Tarefa obrigatória 1
Diga se cada afirmação concorda com o texto sobre a década de 1920, mais abaixo, respondendo sim ou não e citando as palavras do texto que decidem: (a) a Europa prosperava na década de 1920; (b) os Estados Unidos não tiveram batalhas em seu próprio território; (c) o dinheiro da época vinha só de meios legais.
Tarefa obrigatória 2
Prolongue o texto sobre a década de 1920, mais abaixo, a partir da última frase dele.

Trecho citado
■ ■ ■
Personagem de uma
geração perdida
Pedro
J. Bondaczuk
A década de 1920 do
século passado foi um período de inusitada prosperidade na economia e na
sociedade norte-americana. Milhões de pessoas enriqueceram do dia para a noite
e o dinheiro corria farto e solto, tanto o obtido por vias legais quanto pelas
ilegais, com o florescimento do crime organizado. Enquanto isso, a Europa
definhava. Tentava se recuperar, penosamente, dos horrores e da estúpida
destruição e carnificina da Primeira Guerra Mundial, já com a ameaça de uma
Segunda se desenhando no ar. Diz-se que
esse conflito foi altamente favorável aos Estados Unidos, que não tiveram
batalhas em seu próprio território e que pouco, ou quase nada, se envolveram
nele. Enquanto Inglaterra, França e, sobretudo, a Alemanha, entre outros, ainda
“sangravam”, e tentavam curar as feridas, em decorrência de uma das mais
estúpidas manifestações de violência da história, Tio Sam posava soberano e
prosperava sem parar.
■ ■ ■
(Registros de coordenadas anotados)
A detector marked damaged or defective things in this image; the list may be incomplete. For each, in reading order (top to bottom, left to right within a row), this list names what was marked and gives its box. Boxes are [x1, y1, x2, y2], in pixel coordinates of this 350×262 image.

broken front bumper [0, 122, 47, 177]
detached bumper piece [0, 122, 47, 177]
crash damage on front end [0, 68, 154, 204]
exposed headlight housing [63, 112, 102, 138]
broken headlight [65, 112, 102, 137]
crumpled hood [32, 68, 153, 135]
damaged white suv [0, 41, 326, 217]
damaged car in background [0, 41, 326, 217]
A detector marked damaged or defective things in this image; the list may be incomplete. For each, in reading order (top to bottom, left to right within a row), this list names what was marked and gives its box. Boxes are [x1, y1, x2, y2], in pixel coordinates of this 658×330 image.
■ ■ ■
Resposta escrita 1
(a) Não: "Enquanto isso, a Europa definhava."
(b) Sim: "não tiveram batalhas em seu próprio território"
(c) Não: "tanto o obtido por vias legais quanto pelas ilegais"

Resposta escrita 2
Festas suntuosas – em
que a bebida rolava solta, a despeito da “lei seca”, enriquecendo poderosas
gangs urbanas – apinhadas de mulheres bonitas, porém frívolas, e de milionários
ociosos, ocorriam por toda a parte, e praticamente todos os dias do ano. Os
norte-americanos divertiam-se a valer, como se não houvesse amanhã, sem
preocupações com o futuro. Não por acaso, essa geração foi rotulada, anos mais
tarde, de “A geração perdida”. Tudo
isso, porém, durou relativamente pouco Na verdade, menos de uma década. Acabou
no fatídico 24 de outubro de 1929, que passou para a história como a
“Quinta-feira negra”, quando ocorreu o chamado “crash” da Bolsa de Nova York.
Num piscar de olhos, fortunas viraram fumaça. Milhares de milionários,
subitamente empobrecidos, chegaram ao extremo de dar cabo da vida. O sonho, finalmente, acabou, sucedido pelo
pesadelo de uma das maiores crises econômicas de todos os tempos, a Grande
Depressão, que não se restringiu apenas aos Estados Unidos, mas afetou o mundo
todo. Foi quando os norte-americanos tiveram que, finalmente, cair na real.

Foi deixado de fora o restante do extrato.